Data excerpts
## Begin

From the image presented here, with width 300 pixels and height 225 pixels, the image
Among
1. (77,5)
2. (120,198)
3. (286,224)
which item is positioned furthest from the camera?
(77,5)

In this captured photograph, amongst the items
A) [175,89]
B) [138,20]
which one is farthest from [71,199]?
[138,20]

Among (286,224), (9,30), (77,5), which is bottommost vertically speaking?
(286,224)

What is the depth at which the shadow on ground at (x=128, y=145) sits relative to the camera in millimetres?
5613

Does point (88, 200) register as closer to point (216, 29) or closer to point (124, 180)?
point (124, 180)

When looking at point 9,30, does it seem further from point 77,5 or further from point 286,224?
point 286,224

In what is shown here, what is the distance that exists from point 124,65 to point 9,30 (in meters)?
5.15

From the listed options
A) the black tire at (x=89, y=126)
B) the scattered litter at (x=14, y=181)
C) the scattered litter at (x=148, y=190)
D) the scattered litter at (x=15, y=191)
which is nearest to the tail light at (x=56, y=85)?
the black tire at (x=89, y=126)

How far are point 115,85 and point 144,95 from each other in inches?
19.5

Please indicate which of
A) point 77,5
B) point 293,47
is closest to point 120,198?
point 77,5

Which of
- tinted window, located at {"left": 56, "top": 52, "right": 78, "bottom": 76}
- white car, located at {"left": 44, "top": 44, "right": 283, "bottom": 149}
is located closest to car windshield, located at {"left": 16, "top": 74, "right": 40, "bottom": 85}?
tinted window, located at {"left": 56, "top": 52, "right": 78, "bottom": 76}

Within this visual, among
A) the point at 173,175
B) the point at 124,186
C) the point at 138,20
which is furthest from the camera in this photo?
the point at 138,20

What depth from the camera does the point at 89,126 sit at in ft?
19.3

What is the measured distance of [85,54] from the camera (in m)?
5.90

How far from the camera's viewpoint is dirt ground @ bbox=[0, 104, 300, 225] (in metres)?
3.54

## End
## Begin

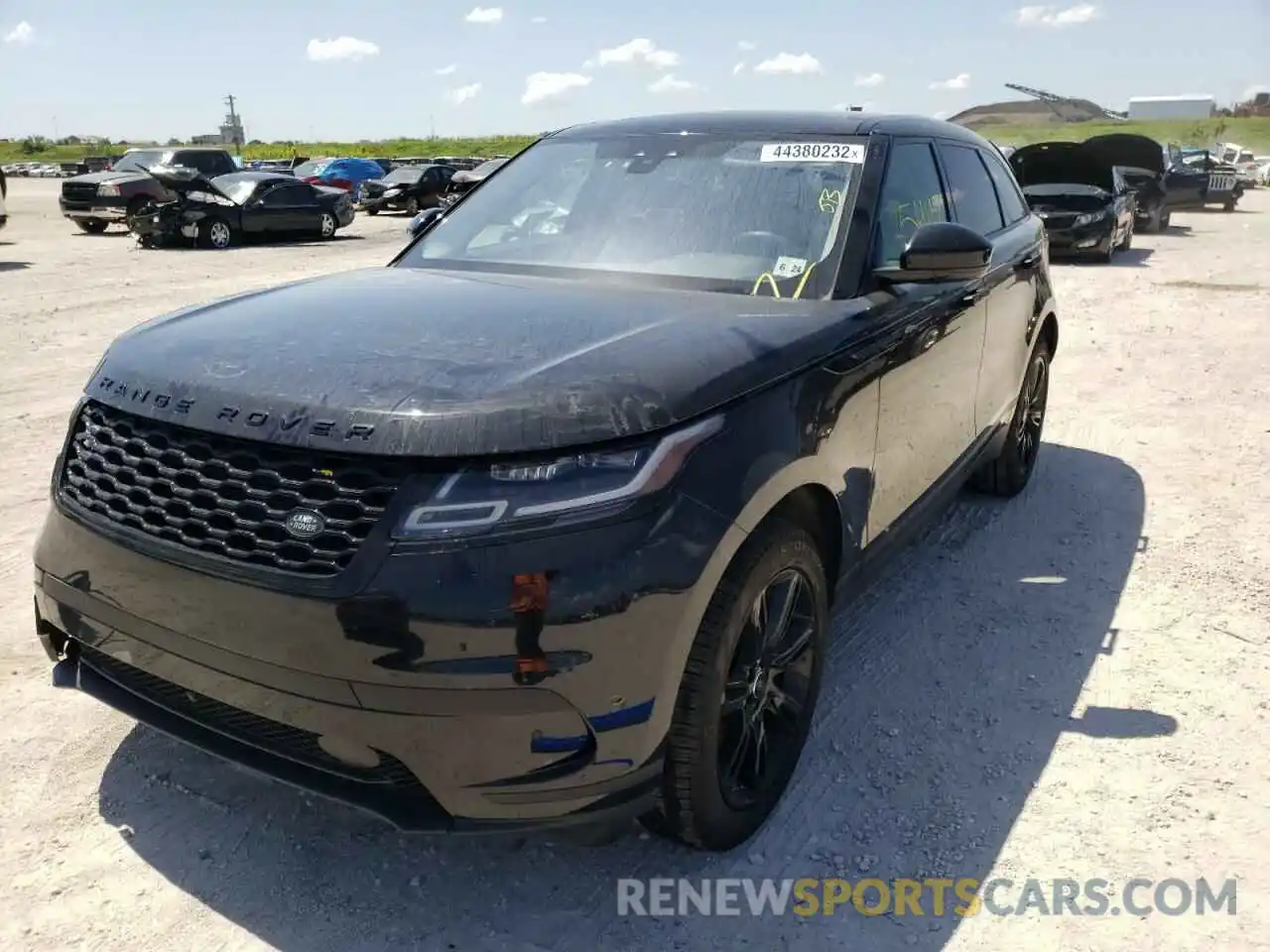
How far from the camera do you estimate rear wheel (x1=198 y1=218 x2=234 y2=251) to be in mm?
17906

## End
## Begin

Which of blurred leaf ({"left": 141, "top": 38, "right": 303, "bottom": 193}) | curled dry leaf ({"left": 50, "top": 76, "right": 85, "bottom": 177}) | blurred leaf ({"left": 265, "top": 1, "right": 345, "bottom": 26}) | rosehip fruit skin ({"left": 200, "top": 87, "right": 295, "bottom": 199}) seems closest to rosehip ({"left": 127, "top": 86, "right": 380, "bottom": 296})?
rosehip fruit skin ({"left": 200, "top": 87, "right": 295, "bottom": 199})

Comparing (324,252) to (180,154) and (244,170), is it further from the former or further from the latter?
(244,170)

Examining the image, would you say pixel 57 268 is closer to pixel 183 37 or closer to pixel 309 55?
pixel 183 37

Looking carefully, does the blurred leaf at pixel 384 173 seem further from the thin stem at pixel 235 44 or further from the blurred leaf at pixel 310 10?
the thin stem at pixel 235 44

## End

Task to complete
Pick out every line above that contains the string "litter", with case counting, and copy each of those lines in full.

Result of this task
B) the scattered litter at (x=14, y=181)
C) the scattered litter at (x=148, y=190)
D) the scattered litter at (x=15, y=191)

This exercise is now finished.